I am following this article for the same.
The checkpoint delay as shown in the attachment is 3600 seconds.
I keep getting alerts that checkpointing is not done. Clearly, it is not happening automatically.
Am I missing anything here? How do we autmate checkpointing?
If you are keep getting this "NameNode Last Checkpoint" alert then it will be good to check if the NameNode is healthy? Like do you see long GC pause messages in the NameNode logs or any other warning? Was there a heavy load on the system when the scheduled checkpoint was supposed to be happening?
Normally ambari reports alerts when the underlying system is not healthy so better to check the namenode logs and heap usages/ GC Pauses ..etc
What is the heap size for your namenode is is according to the calculation listed here: https://docs.hortonworks.com/HDPDocuments/HDP2/HDP-2.6.3/bk_command-line-installation/content/config...
NameNode heap size depends on many factors, such as the number of files, the number of blocks, and the load on the system.
Do you see any warning / error while running the following commands manually on your own?
# su - hdfs # hdfs dfsadmin -safemode enter # hdfs dfsadmin -saveNamespace # hdfs dfsadmin -safemode leave
The above commands we can run as cron job , however it it better to check if you are getting any warning /error while running this command manually.
You can also try reducing the "dfs.namenode.checkpoint.txns" value to little lower value like 100000 and then check if it helps in fixing the alerts.

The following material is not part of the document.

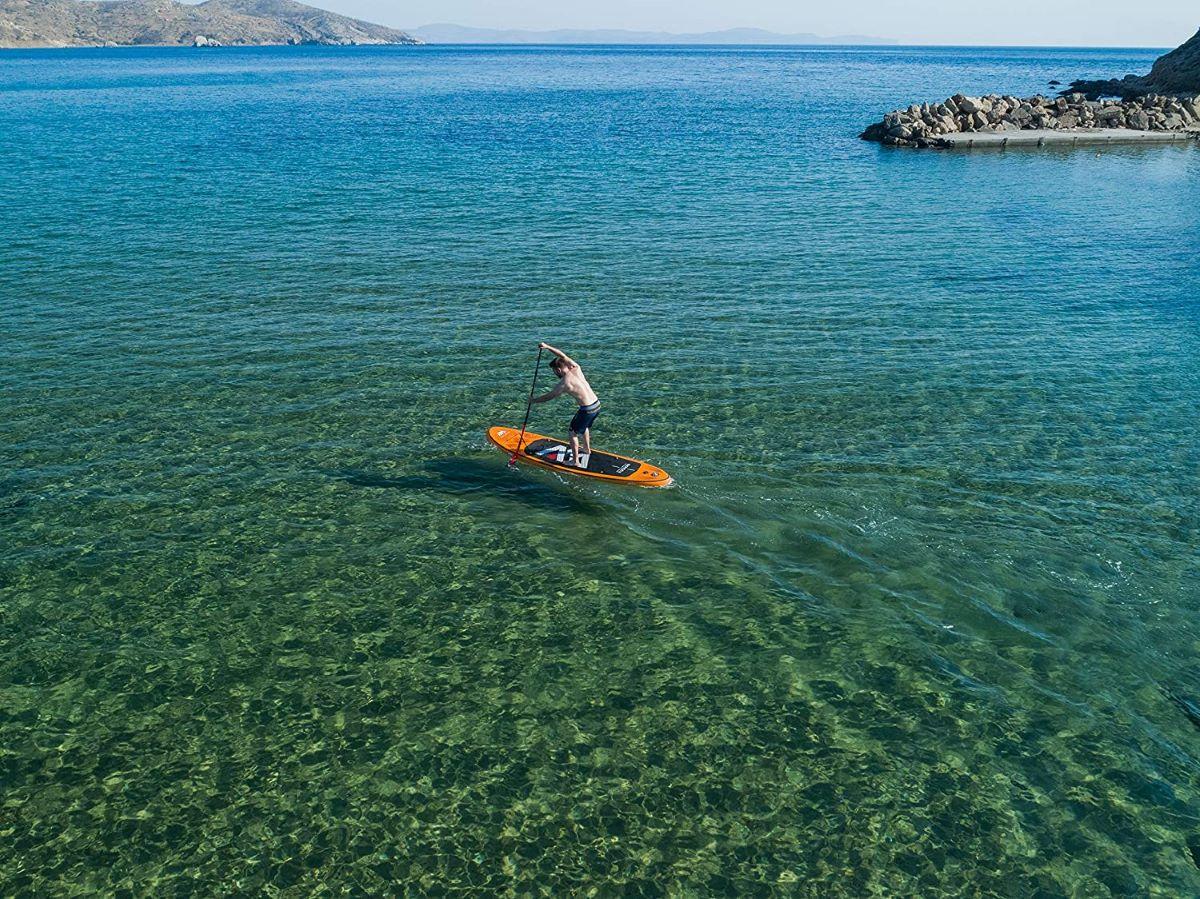 Wasser und Freiheit genießen auf einem aufblasbaren Stand Up Paddle Board edited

The Secondary NameNode or CheckpointNode will create a checkpoint of the namespace every 'dfs.namenode.checkpoint.txns' transactions, regardless of whether 'dfs.namenode.checkpoint.period' has expired.

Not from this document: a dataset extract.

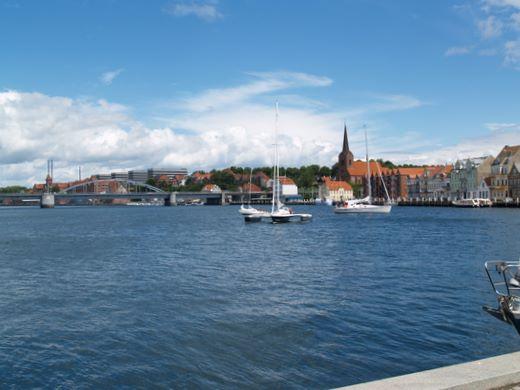 Wirtschaftsakademie Flensburg – Leben  und  Arbeiten  in  der  Grenzregion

However such tuning depends on your usecase: https://hadoop.apache.org/docs/r2.7.3/hadoop-project-dist/hadoop-hdfs/hdfs-default.xml
Thanks@Jay Kumar SenSharma
If you keep getting this "NameNode Last Checkpoint" alert then it will be good to check if the NameNode is healthy? Like do you see long GC pause messages in the NameNode logs or any other warning? Was there a heavy load on the system when the scheduled checkpoint was supposed to be happening?

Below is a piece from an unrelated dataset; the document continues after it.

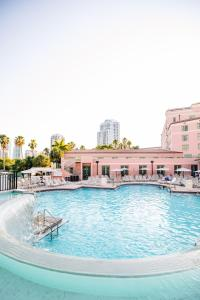 The swimming pool at or near The Vinoy® Renaissance St. Petersburg Resort & Golf Club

==> No. I have been seeing this problem since day 1 of the setup (A few months so to say). And the system looks stable too.
I anyway checked for heap and the setup follows the standard mentioned in the link.
The problem is Ambari itself is not doing the checkpoint (Assuming Ambari to do it). I can do it with manual commands successfully.
Am I missing anything else here?
Regarding your query: "The problem is Ambari itself is not doing the checkpoint (Assuming Ambari to do it)."
>>>> Ambari is not responsible for doing the HDFS check pointing (rather it can simply alert if checkpoint did not happen). The Alert that you are getting is simply checking the HDFS Checkpoint time and reporting the alert.
The "NameNode Last Checkpoint" can be triggered if Too much time elapsed since last NameNode checkpoint. We can see this alert if the last time that the NameNode performed a checkpoint was too long ago or if the number of uncommitted transactions is beyond a certain threshold.
Checkpoointing is controlled by the following properties of HDFS configs so if it is not happening in regular interval then we will have to look the NN logs / gc logs / settings.
You could go to the Namenode current folder and check when was the last fsimage created.